• [Your task] The answer must be an exact reproduction of the lines from the start of the records below through the line containing "2011 Hyundai ELANTRA", and nothing more.

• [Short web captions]
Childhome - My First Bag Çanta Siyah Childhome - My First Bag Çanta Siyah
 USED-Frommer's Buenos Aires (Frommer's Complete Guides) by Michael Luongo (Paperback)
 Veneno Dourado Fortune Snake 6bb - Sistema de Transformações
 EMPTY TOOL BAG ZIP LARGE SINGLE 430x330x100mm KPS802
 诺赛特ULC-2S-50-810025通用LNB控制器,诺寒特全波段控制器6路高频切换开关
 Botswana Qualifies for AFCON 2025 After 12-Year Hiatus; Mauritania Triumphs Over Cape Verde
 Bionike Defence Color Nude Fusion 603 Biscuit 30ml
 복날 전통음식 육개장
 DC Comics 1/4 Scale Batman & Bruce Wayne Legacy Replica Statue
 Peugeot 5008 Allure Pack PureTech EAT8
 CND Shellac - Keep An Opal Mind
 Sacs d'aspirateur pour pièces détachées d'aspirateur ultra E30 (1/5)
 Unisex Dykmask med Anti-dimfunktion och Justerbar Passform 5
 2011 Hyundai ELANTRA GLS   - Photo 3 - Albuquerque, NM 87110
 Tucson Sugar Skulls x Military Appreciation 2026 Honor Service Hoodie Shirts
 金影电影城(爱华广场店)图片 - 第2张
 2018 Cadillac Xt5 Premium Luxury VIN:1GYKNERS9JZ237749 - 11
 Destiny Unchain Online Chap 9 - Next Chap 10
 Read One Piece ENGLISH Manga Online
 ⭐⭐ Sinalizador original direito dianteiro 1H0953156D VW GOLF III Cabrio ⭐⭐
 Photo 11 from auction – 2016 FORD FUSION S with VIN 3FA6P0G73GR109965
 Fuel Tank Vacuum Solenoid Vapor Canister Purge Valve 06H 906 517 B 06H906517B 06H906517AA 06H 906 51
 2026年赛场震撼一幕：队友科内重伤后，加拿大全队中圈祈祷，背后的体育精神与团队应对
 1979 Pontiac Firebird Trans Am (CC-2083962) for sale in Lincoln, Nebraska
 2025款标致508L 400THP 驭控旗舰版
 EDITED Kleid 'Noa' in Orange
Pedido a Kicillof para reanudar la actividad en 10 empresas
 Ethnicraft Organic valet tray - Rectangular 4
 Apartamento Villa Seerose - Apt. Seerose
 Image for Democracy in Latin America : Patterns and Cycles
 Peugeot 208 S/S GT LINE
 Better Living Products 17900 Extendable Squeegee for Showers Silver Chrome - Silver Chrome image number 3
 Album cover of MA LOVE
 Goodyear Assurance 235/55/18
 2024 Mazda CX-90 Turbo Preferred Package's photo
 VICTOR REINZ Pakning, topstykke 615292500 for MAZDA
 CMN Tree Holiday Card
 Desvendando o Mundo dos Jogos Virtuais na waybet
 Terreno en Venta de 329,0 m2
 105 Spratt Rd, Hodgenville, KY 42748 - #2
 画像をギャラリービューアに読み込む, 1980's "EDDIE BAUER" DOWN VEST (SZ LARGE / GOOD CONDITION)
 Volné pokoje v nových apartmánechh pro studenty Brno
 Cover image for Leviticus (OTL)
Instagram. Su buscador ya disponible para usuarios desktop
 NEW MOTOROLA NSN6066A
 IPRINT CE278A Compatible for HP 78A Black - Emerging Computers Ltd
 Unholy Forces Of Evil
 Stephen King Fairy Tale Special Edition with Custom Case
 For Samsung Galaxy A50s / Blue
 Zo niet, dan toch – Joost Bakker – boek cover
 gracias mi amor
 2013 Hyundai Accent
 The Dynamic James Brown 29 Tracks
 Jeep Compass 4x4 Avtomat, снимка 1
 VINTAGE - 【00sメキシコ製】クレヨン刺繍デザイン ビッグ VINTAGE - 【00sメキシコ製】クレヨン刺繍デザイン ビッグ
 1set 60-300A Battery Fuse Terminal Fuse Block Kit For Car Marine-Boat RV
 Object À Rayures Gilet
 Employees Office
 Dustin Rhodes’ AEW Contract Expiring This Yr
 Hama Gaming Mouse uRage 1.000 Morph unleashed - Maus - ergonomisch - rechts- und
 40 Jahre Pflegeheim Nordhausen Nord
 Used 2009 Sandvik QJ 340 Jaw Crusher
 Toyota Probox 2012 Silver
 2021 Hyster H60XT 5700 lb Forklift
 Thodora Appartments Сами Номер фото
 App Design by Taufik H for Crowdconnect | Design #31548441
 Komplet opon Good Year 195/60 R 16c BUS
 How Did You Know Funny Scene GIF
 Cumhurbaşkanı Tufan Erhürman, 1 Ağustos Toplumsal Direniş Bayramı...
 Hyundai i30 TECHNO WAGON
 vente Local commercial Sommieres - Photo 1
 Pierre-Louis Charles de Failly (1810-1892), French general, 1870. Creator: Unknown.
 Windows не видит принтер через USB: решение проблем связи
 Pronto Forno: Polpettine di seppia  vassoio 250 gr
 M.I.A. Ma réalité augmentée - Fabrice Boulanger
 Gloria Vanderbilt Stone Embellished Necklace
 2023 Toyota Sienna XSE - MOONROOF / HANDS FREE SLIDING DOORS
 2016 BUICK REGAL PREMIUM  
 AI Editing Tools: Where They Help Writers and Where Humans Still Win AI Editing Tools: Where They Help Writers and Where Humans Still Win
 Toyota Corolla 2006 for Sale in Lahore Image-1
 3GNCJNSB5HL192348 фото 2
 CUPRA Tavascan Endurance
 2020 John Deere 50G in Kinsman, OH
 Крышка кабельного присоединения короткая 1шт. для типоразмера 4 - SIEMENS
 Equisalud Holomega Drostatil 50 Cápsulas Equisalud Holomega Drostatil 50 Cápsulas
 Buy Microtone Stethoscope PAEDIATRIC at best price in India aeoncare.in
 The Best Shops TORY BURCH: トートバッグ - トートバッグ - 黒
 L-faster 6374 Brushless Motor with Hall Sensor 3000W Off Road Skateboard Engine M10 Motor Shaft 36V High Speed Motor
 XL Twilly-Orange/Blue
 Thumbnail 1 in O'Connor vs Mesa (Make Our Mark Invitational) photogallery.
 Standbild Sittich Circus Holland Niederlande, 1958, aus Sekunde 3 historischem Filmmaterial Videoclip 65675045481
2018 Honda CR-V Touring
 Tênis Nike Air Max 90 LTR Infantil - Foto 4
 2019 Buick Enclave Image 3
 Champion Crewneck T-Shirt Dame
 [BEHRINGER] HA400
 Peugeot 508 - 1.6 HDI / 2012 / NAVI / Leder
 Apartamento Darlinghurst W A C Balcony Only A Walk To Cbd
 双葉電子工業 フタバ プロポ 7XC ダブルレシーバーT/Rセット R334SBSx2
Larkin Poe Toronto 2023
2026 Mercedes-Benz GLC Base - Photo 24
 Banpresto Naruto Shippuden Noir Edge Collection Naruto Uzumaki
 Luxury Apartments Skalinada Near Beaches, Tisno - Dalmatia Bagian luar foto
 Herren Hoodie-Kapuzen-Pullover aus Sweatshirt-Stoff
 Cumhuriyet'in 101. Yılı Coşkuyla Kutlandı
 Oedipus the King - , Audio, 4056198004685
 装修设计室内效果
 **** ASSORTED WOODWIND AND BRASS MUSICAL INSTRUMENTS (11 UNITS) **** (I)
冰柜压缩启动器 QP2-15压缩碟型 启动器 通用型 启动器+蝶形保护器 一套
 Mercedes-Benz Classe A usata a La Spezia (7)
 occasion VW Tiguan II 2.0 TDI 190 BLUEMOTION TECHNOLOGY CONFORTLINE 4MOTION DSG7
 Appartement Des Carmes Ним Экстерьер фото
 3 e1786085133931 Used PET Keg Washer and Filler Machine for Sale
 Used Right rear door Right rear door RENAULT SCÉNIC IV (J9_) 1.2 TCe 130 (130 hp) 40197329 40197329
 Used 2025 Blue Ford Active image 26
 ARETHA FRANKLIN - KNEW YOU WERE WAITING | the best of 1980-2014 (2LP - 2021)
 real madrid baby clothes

• [Result]
Childhome - My First Bag Çanta Siyah Childhome - My First Bag Çanta Siyah
 USED-Frommer's Buenos Aires (Frommer's Complete Guides) by Michael Luongo (Paperback)
 Veneno Dourado Fortune Snake 6bb - Sistema de Transformações
 EMPTY TOOL BAG ZIP LARGE SINGLE 430x330x100mm KPS802
 诺赛特ULC-2S-50-810025通用LNB控制器,诺寒特全波段控制器6路高频切换开关
 Botswana Qualifies for AFCON 2025 After 12-Year Hiatus; Mauritania Triumphs Over Cape Verde
 Bionike Defence Color Nude Fusion 603 Biscuit 30ml
 복날 전통음식 육개장
 DC Comics 1/4 Scale Batman & Bruce Wayne Legacy Replica Statue
 Peugeot 5008 Allure Pack PureTech EAT8
 CND Shellac - Keep An Opal Mind
 Sacs d'aspirateur pour pièces détachées d'aspirateur ultra E30 (1/5)
 Unisex Dykmask med Anti-dimfunktion och Justerbar Passform 5
 2011 Hyundai ELANTRA GLS   - Photo 3 - Albuquerque, NM 87110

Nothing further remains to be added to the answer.